> _SOURCE PASSAGE_
>>>
FitBit Flex review (screenshots)





The app’s two major shortcomings are sleep and food tracking. Various updates we downloaded during our review helped improve the sleep tracking, but even now it’s inconsistent. It does provide a general sense of how long you slept, and how well, but you need to keep your expectations in check. For instance, I tend to be a very restless sleeper who wakes up multiple times during the night, but the Flex often failed to register my tossing and turning as “restless” sleep. In fact, on multiple occasions it failed to recognize that I was out of bed and active as being awake. One morning, it registered an extra four hours of sleep after I forgot to explicitly tell it I was awake, using that five-tap gesture. During those hours, I showered, made coffee, ate breakfast and worked on this review — the Flex was none the wiser.


We’re used to being disappointed by the sleep tracking on activity trackers — consumer-grade actigraphy just hasn’t proven very accurate.
<<<
Stored data entries
>>>
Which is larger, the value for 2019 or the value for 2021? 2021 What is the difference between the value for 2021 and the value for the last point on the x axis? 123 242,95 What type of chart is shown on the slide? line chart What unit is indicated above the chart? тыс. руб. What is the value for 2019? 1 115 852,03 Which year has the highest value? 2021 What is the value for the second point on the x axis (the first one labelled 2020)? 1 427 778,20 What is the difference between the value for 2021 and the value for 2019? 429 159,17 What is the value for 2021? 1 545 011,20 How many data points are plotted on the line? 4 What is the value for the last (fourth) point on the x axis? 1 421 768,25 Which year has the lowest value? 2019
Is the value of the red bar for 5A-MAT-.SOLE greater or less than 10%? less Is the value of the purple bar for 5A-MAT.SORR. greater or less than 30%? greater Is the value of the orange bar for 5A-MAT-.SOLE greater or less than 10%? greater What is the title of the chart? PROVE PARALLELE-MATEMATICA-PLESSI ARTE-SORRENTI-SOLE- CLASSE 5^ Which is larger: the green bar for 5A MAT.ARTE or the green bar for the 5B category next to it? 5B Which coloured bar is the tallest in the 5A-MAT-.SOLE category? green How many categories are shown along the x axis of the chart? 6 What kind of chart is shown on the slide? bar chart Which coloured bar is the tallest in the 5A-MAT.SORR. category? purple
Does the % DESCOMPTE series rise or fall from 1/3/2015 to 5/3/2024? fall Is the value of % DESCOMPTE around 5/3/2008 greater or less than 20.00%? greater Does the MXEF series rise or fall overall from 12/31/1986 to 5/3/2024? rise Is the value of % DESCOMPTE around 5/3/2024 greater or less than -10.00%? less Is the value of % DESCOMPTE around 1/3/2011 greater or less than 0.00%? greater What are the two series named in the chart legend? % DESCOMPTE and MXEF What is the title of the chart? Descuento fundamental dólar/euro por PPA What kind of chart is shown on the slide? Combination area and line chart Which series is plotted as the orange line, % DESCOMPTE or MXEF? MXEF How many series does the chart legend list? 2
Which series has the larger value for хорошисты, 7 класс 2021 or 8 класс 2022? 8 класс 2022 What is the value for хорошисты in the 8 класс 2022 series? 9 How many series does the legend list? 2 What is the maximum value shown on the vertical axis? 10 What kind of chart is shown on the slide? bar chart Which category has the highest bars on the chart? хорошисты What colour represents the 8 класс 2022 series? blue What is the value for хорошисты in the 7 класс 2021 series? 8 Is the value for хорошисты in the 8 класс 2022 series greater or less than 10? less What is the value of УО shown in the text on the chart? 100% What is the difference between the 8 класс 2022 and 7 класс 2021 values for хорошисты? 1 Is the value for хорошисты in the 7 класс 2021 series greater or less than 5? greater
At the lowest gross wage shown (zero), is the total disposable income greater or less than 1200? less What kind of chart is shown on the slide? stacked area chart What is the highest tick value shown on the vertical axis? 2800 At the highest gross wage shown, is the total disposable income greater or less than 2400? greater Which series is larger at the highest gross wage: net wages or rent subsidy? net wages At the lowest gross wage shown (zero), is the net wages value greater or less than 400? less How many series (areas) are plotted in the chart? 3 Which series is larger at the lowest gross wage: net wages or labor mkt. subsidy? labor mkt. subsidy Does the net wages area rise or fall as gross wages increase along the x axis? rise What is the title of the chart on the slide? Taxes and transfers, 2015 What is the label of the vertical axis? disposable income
<<<
> _EXERCISE DIRECTIONS_
Copy word for word the part of the FitBit Flex review that opens with the words containing "FitBit Flex review" and closes with "none the wiser.". These records come from a different source than the text above.

> _EXPECTED ANSWER_
FitBit Flex review (screenshots)





The app’s two major shortcomings are sleep and food tracking. Various updates we downloaded during our review helped improve the sleep tracking, but even now it’s inconsistent. It does provide a general sense of how long you slept, and how well, but you need to keep your expectations in check. For instance, I tend to be a very restless sleeper who wakes up multiple times during the night, but the Flex often failed to register my tossing and turning as “restless” sleep. In fact, on multiple occasions it failed to recognize that I was out of bed and active as being awake. One morning, it registered an extra four hours of sleep after I forgot to explicitly tell it I was awake, using that five-tap gesture. During those hours, I showered, made coffee, ate breakfast and worked on this review — the Flex was none the wiser.